30 bytes, which is also the answer branch accounts for 32 bytes.

next: add [bx+8],sum ;Illegal memory early core references, source operands and destination operands cannot be memory at the same time.

add [bx+7],30h ;The destination operand needs to specify the data type, and change it to: add byte ptr [bx+7], 30h

or Swift Liquid. add word ptr [bx+7],30hadd [bx+8],30h ;The purpose operand needs to specify the number of Luchang excavation types.

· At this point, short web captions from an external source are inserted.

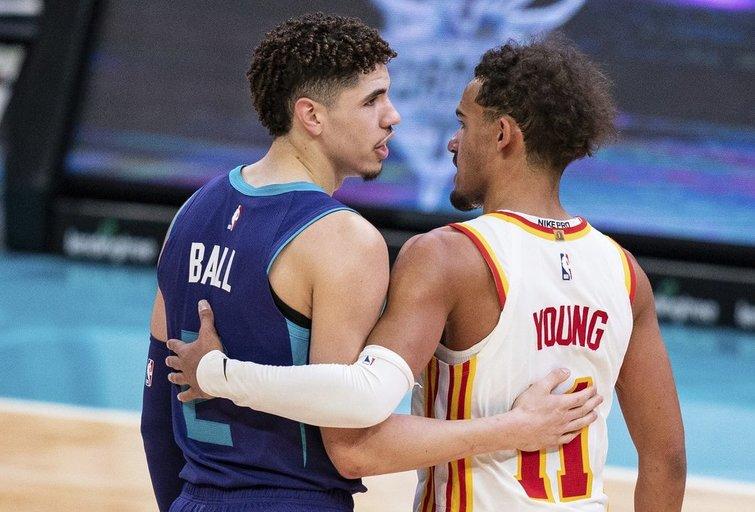 L. Ballas ir T. Youngas (nuotr. SCANPIX)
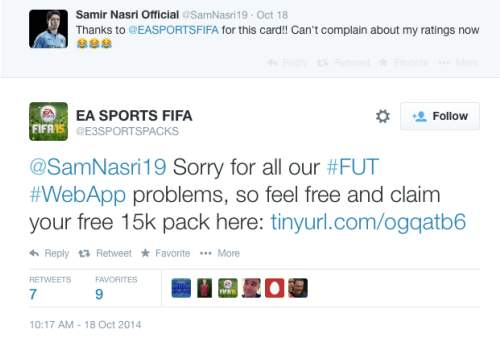 fifa-15-ultimate-team-scam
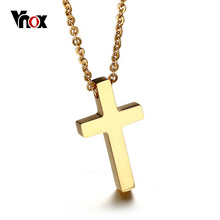 "Vnox Small Size Classic Cross Pendant Unisex Necklace for Women Men Stainless Steel 20"" Link Chain Jesus Prayer Jewelry(China)"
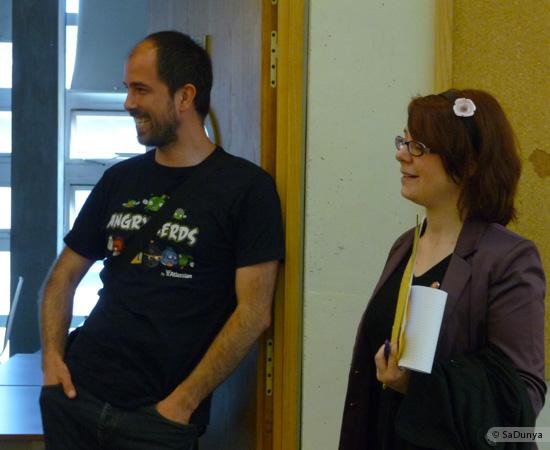 12 /17 - Yann Gensollen au Startup Weekend de Nancy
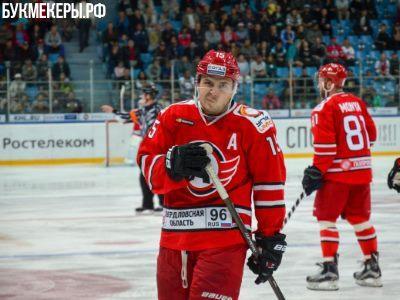 Букмекеры оценивают победу ЦСКА над«Сибирью» скоэффициентом 1,77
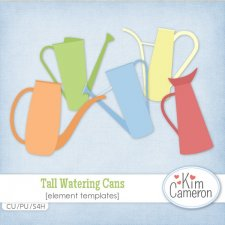 Tall Watering Cans Templates by Kim Cameron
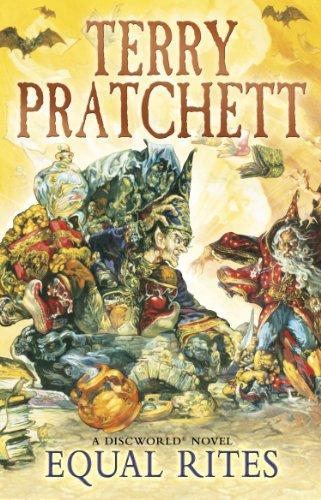 equal-rites-discworld-novel-3-discworld-series-english-edition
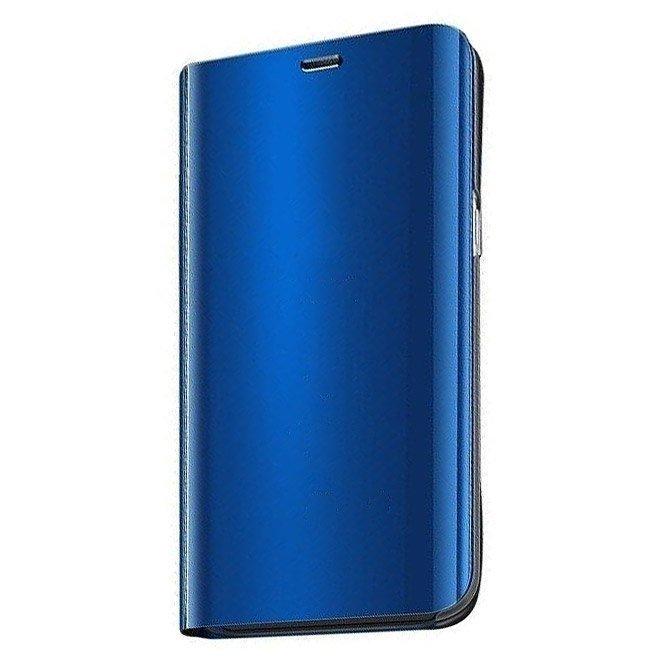 Knížkové pouzdro na Xiaomi Redmi 9 blue s průhlednou přední stranou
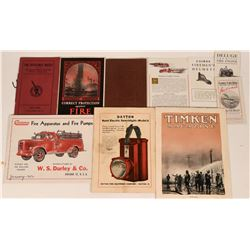U.S. Fire Department Fire Apparatus, Pumps, Equipment Supply Catalogs (10)  (122291)
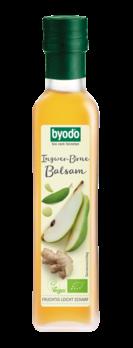 Byodo Ingwer-Birne Balsam 5% Säure 250ml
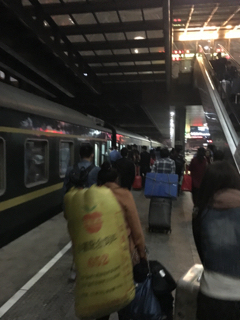 寝台列車はもうすぐ発車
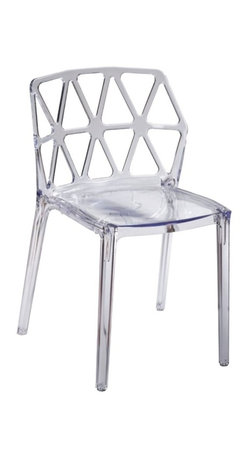 Fine Mod Imports - Zig Zag Dining Chair - The Zig Zag Dining chair is a serene design which allows it to be used for residential or commercial uses. Made of clear acrylic, it transcends space, creating space where there was little. The chair is sturdy and durable even as it displays a delicate, ethereal appearance. This versatile side chair is suitable for indoor and outdoor use.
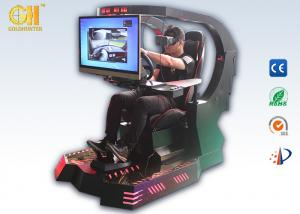 China F1 Racing Car VR Game Machine For Home Theater / Auto 4S Shops / Racing Club on sale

Lack of conditions to analyze concretely!

;Procedure above:

mov dptr, #

mov r2, #50 ;Loop 50 loops:

mov dph, #01000000b ;The source address is eight bits higher movx a, @dptr

mov dph, #00100000b ;Destination high eight bits MOVX @dptr, A

inc dptr

djnz r2, loop

sjmp $

end--- the following program:

mov dptr, #

mov r2, #50 ;Loop 50 loops:

mov dph, #10000000b ;The source address is eight bits higher movx a, @dptr

mov dph, #00100000b ;Destination high eight bits MOVX @dptr, A

inc dptr

djnz r2, loop

sjmp $end

Do you see that the address specified by DX and AL is the same? It's okay if it's different.

The assembly is closer to the hardware than the C language, so you need to learn the principles of microcomputers and the knowledge of microcontrollers.